Catherine Jones has a new article published in the Open Access Journal of Spatial Information Science. The paper explores the co-design process of adapting a digital humanities tool for the geovisualisation and exploration of place-based information encoded in Instagram posts.
The paper uses data associated to the #Via Francigena cultural route. It reflects upon the process of data integration and visualization, and geographical exploration to facilitate open-ended discovery akin to deep maps.

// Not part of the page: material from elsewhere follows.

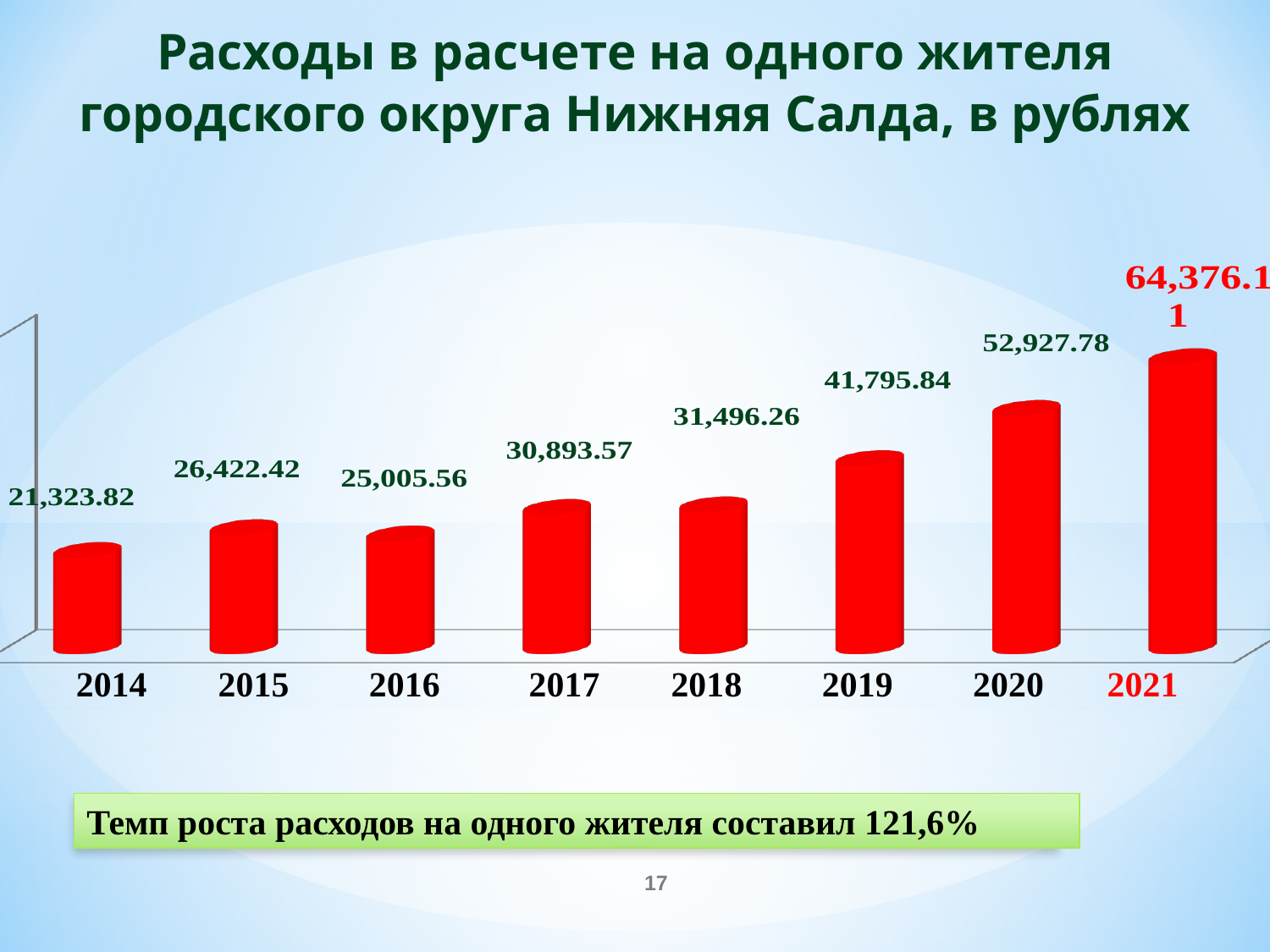
What is the value for 2021? 64,376.11 What is the difference between the values for 2021 and 2020? 11,448.33 Do the values generally rise or fall from 2014 to 2021? Rise What kind of chart is shown on the slide? Bar chart Which year has the highest value? 2021 What is the value for 2019? 41,795.84 How many years are shown on the chart? 8 What is the value for 2017? 30,893.57 Which year has the lowest value? 2014 What is the value for 2014? 21,323.82 What is the difference between the values for 2015 and 2016? 1,416.86 Which is larger, the value for 2015 or the value for 2016? 2015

Abstract: An abundance of geographic information is hidden within texts and multimedia objects that has the potential to enrich our knowledge about the relationship between people and places. One such example is the geographic information embedded within user-generated content collected and curated by the social media giants. Such geographic data can be encoded either explicitly as geotags or implicitly as geographical references expressed as texts that comprise part of a title or image caption. To use such data for knowledge building there is a need for new mapping interfaces. These interfaces should support both data integration and visualization, and geographical exploration with open ended discovery. Based on a user scenario on the Via Francigena (a significant European cultural route), we set out to adapt an existing humanities interface to support social and spatial exploration of how the route is perceived.

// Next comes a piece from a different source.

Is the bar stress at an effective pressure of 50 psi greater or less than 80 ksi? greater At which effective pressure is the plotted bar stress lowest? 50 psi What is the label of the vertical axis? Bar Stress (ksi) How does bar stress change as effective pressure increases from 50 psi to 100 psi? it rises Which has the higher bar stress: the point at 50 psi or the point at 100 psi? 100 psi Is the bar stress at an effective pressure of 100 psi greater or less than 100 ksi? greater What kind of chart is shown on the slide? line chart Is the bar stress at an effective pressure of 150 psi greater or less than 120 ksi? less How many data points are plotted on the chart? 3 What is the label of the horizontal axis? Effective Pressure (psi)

We adopted a thinking by doing approach to co-design an interdisciplinary prototype and discuss the six stages of activity, beginning with the definition of the use case and ending in experimentation with a working technology prototype. Through reflection on the process of tool modification and an in-depth exploration of the data encoding, we were better able to understand the strengths and limitations of the data, the tool, and the underlying workflows. This in-depth knowledge helped us to define a set of requirements for tools and data that will serve as a valuable contribution for those engaged in the design of deep mapping interfaces for place-based research.